展示文本 ▸
"""

Luogu P4932 浏览器

题目描述

https://www.luogu.com.cn/problem/P4932

简要题意：给定 $n$ 个数，求有多少对数，满足异或有奇数个 $1$

$n\le 10^7$

Solution

异或只会消掉两个 $1$，不会改变奇偶性

所以答案就是奇数个 $1$ 的个数乘以偶数个 $1$ 的个数

至于如何 $O(1)$，可以预处理 $2^{16}$

#include <iostream>
#include <cstdio>
#define maxn 500010
#define ll long long 
using namespace std;

ll n, a, b, c, d, x; 

#define N 65535
int Bit[N + 1]; 
void init_Bit() {
    for (int i = 0, s = 0; i <= N; Bit[i++] = s, s = 0) 
        for (int j = 0; j < 16; ++j) s += i >> j & 1;
} 

ll s1, s2;
int main() {
    cin >> n >> a >> b >> c >> d >> x; init_Bit(); 
    for (int i = 1; i <= n; ++i) {
        int s = 0; x = (a * x % d * x + b * x + c) % d;
        s += Bit[x & N];
        s += Bit[x >> 16];
        if (s & 1) ++s1;
        else ++s2;
    } cout << s1 * s2 << endl; 
    return 0;
}

"""

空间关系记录

"""

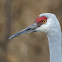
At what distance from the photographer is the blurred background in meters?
5.43

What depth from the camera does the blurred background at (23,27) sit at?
17.8 ft

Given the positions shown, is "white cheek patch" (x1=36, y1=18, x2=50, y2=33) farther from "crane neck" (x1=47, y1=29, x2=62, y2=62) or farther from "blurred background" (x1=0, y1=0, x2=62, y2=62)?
"blurred background" (x1=0, y1=0, x2=62, y2=62)

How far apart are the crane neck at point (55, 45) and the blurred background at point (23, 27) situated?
294 centimetres

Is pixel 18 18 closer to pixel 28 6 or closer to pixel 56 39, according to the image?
pixel 28 6

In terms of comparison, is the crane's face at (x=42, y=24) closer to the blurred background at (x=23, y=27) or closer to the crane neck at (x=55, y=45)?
the crane neck at (x=55, y=45)

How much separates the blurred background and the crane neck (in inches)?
116

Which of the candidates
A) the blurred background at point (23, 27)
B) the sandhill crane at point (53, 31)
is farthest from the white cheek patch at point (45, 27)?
the blurred background at point (23, 27)

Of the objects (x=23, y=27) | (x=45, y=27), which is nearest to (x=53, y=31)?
(x=45, y=27)

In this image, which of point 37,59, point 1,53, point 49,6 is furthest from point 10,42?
point 49,6

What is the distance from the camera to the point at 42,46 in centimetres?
555

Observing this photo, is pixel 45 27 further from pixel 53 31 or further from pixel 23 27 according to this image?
pixel 23 27

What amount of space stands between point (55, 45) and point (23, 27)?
311 cm

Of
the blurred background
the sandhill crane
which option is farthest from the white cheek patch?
the blurred background

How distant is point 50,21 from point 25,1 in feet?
10.4
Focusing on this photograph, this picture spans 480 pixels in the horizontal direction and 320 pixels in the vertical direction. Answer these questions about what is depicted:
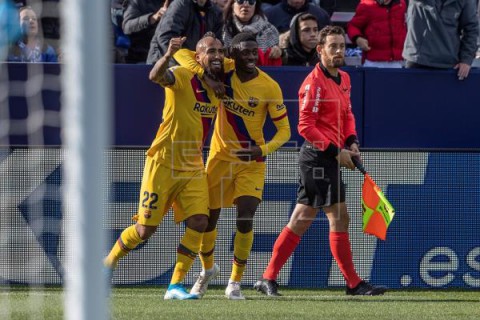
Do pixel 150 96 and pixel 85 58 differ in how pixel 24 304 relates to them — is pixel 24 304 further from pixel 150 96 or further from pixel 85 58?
pixel 85 58

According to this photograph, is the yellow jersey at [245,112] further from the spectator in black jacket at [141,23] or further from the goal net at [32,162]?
the spectator in black jacket at [141,23]

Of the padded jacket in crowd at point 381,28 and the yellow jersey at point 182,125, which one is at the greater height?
the padded jacket in crowd at point 381,28

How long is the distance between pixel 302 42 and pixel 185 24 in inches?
46.9

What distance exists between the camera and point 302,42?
10.6 m

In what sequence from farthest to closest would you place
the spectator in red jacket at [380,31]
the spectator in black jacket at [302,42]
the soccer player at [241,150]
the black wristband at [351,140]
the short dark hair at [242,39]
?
the spectator in red jacket at [380,31] < the spectator in black jacket at [302,42] < the black wristband at [351,140] < the soccer player at [241,150] < the short dark hair at [242,39]

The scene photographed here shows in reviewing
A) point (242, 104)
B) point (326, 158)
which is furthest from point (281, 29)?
point (326, 158)

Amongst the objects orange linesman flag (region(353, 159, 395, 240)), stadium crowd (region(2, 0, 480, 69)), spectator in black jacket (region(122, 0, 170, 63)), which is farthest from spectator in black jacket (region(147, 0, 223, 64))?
orange linesman flag (region(353, 159, 395, 240))

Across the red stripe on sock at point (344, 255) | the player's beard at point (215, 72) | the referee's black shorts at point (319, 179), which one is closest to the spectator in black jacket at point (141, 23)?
the player's beard at point (215, 72)

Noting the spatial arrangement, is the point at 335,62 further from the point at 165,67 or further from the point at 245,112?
the point at 165,67

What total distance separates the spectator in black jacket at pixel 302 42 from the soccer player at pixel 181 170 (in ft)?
5.51

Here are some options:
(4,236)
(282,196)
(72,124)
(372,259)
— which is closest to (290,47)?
(282,196)

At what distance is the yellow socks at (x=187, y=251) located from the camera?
Result: 889 cm

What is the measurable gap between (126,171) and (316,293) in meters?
1.97

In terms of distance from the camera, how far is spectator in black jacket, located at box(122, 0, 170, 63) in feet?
35.1
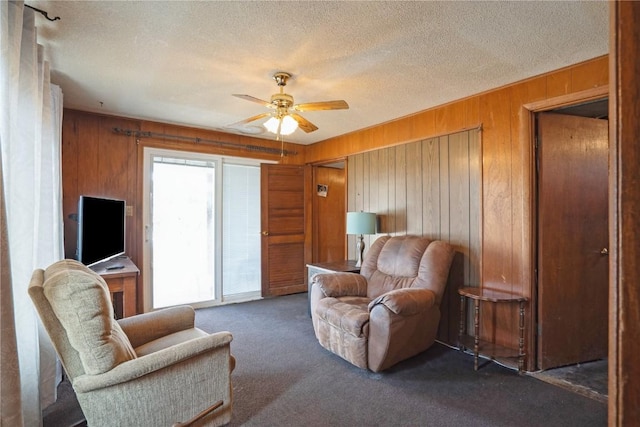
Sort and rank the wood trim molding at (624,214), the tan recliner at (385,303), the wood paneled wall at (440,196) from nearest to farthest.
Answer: the wood trim molding at (624,214) → the tan recliner at (385,303) → the wood paneled wall at (440,196)

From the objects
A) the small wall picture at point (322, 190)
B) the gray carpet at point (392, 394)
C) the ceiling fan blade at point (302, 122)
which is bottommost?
the gray carpet at point (392, 394)

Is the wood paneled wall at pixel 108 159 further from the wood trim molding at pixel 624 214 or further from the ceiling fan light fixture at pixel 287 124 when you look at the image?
the wood trim molding at pixel 624 214

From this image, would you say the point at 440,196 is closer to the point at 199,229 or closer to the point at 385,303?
the point at 385,303

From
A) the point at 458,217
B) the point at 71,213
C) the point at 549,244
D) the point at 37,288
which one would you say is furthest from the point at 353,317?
the point at 71,213

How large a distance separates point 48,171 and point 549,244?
3841mm

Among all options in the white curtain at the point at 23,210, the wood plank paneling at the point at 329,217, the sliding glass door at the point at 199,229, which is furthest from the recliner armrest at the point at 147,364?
the wood plank paneling at the point at 329,217

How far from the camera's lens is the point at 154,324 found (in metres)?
2.23

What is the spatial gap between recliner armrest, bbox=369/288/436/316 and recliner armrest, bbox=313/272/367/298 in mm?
699

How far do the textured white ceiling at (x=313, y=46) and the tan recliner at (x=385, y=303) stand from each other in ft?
5.09

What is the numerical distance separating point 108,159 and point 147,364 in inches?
121

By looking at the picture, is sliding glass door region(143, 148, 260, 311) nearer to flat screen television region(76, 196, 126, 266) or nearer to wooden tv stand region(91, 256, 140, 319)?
flat screen television region(76, 196, 126, 266)

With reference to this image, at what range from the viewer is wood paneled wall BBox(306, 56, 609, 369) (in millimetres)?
2574

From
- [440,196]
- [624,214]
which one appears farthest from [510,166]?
[624,214]

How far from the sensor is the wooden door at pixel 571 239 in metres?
2.71
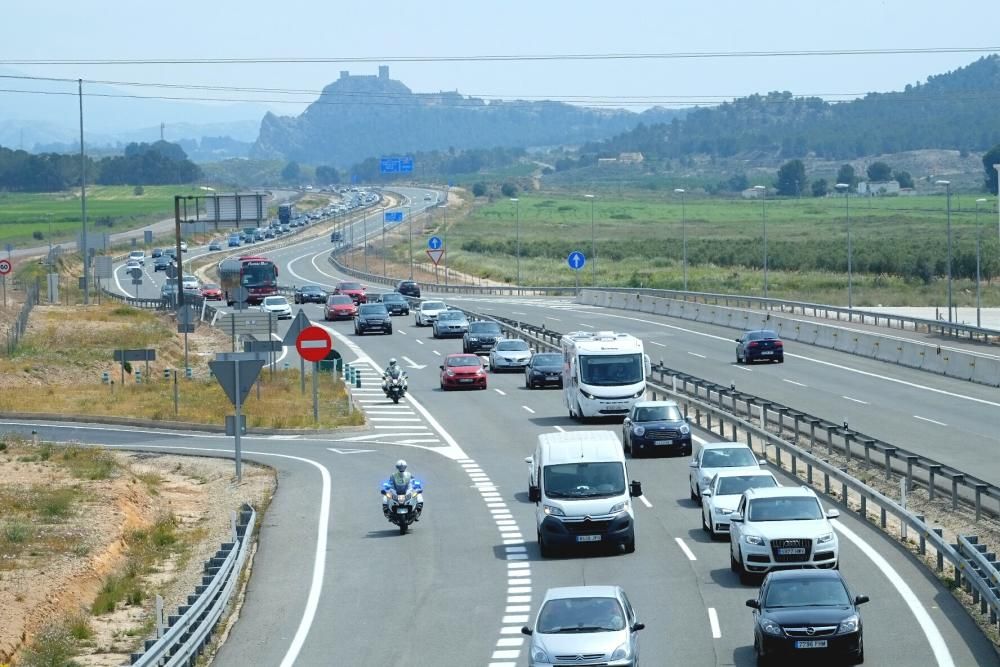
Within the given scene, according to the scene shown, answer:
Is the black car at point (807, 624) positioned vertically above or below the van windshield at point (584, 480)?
below

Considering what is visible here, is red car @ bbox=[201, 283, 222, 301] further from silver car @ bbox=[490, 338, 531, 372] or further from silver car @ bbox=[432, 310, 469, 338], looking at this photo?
silver car @ bbox=[490, 338, 531, 372]

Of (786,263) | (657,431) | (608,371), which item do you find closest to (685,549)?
(657,431)

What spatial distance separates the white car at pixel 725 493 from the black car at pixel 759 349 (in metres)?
35.3

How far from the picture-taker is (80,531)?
98.8ft

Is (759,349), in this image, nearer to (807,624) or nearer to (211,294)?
(807,624)

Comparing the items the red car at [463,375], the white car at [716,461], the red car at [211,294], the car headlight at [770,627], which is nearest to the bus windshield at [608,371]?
the red car at [463,375]

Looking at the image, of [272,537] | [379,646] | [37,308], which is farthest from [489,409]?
[37,308]

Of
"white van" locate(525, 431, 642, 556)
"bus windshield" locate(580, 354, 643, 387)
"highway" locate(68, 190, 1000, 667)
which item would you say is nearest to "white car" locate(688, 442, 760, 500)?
"highway" locate(68, 190, 1000, 667)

"""

任务说明 A ▸ 请写出上方题解中从“#include <iostream>”起、直到“Bit[i++] = s, s = 0)”为止（含这两处）的原文。
任务说明 B ▸
根据上方的题解，判断下列各项说法是否成立，每项回答“是”或“否”，并原样引用题解中起决定作用的文字。
(i) 题目中 n 的上限是 10^7。
(ii) 异或运算会改变 1 的个数的奇偶性。
(iii) 答案等于奇数个 1 的个数乘以偶数个 1 的个数。
任务说明 C ▸
请根据上方的题解回答下列问题，每行一题。
(i) 题解讨论的是洛谷的哪一道题？
(ii) 代码中 N 被定义为多少？
(iii) 程序最后输出的是哪个表达式？

正确答案 A ▸
#include <iostream>
#include <cstdio>
#define maxn 500010
#define ll long long 
using namespace std;

ll n, a, b, c, d, x; 

#define N 65535
int Bit[N + 1]; 
void init_Bit() {
    for (int i = 0, s = 0; i <= N; Bit[i++] = s, s = 0)

正确答案 B ▸
(i) 是。“$n\le 10^7$”
(ii) 否。“异或只会消掉两个 $1$，不会改变奇偶性”
(iii) 是。“所以答案就是奇数个 $1$ 的个数乘以偶数个 $1$ 的个数”

正确答案 C ▸
(i) P4932 浏览器
(ii) 65535
(iii) s1 * s2